Convert each line of the material below into a JSON list of strings, one string per line, omitting blank lines.
Begin
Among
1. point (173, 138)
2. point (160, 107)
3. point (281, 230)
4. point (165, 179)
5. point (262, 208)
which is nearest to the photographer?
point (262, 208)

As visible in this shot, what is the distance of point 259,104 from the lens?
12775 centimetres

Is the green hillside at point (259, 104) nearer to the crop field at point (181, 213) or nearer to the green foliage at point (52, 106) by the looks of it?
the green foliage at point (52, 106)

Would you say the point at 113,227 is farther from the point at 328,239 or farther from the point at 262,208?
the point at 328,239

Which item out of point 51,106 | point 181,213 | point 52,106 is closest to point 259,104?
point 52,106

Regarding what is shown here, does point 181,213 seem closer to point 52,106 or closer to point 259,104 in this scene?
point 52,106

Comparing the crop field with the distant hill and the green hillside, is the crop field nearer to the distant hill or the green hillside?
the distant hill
End
Solution:
[
  "Among",
  "1. point (173, 138)",
  "2. point (160, 107)",
  "3. point (281, 230)",
  "4. point (165, 179)",
  "5. point (262, 208)",
  "which is nearest to the photographer?",
  "point (262, 208)",
  "As visible in this shot, what is the distance of point 259,104 from the lens?",
  "12775 centimetres",
  "Is the green hillside at point (259, 104) nearer to the crop field at point (181, 213) or nearer to the green foliage at point (52, 106) by the looks of it?",
  "the green foliage at point (52, 106)",
  "Would you say the point at 113,227 is farther from the point at 328,239 or farther from the point at 262,208?",
  "the point at 328,239",
  "Which item out of point 51,106 | point 181,213 | point 52,106 is closest to point 259,104?",
  "point 52,106",
  "Regarding what is shown here, does point 181,213 seem closer to point 52,106 or closer to point 259,104 in this scene?",
  "point 52,106",
  "Comparing the crop field with the distant hill and the green hillside, is the crop field nearer to the distant hill or the green hillside?",
  "the distant hill"
]